» What you are asked to do:
A single number is the answer here: the count of lines in the records below in which the word "burst" appears.

» Provided material:
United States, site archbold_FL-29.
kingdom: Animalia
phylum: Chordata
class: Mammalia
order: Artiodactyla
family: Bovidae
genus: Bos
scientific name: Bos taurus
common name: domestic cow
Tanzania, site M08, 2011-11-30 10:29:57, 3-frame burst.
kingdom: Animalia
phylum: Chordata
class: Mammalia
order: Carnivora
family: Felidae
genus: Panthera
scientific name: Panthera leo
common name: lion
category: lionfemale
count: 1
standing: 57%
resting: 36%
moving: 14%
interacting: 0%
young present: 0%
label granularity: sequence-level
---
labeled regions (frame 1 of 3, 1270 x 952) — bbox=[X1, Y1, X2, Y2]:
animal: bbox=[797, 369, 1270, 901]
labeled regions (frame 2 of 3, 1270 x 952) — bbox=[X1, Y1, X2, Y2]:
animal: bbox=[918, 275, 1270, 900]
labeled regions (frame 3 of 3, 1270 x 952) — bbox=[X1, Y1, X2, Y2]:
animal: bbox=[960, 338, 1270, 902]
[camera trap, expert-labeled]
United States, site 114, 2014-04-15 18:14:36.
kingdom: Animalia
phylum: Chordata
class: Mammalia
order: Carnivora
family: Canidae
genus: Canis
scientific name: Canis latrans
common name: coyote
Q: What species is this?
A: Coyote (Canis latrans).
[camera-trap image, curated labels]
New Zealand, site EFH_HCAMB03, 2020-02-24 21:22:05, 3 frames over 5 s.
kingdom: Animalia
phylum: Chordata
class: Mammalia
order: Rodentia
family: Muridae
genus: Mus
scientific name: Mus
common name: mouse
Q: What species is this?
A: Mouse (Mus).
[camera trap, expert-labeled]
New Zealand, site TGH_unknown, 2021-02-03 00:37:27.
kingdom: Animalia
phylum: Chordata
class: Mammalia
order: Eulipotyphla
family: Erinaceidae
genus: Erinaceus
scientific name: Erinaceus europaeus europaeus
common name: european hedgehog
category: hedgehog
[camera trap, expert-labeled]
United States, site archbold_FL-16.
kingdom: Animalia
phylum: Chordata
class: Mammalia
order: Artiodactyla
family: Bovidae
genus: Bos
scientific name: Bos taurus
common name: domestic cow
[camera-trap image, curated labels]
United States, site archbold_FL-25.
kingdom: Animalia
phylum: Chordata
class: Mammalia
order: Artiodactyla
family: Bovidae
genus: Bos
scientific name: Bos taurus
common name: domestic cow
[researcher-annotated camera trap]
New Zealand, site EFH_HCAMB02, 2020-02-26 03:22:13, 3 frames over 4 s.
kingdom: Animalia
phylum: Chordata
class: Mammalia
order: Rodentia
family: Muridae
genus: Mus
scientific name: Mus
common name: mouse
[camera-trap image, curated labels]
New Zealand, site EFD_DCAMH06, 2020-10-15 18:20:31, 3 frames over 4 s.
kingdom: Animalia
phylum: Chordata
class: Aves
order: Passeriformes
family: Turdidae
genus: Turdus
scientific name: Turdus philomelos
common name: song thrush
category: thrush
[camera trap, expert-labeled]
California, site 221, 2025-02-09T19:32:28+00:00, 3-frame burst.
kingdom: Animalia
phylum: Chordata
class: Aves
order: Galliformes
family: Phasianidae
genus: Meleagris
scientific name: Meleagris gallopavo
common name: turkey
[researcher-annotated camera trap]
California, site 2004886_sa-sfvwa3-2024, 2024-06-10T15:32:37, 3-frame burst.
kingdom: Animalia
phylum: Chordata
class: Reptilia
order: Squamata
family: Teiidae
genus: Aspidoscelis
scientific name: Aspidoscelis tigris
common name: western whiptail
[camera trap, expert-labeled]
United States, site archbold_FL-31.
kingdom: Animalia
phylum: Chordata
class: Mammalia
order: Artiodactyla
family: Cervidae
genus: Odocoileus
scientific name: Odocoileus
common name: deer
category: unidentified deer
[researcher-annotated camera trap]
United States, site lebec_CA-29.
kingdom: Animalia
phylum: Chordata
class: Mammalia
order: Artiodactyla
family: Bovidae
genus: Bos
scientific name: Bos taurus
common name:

» Answer to this problem:
3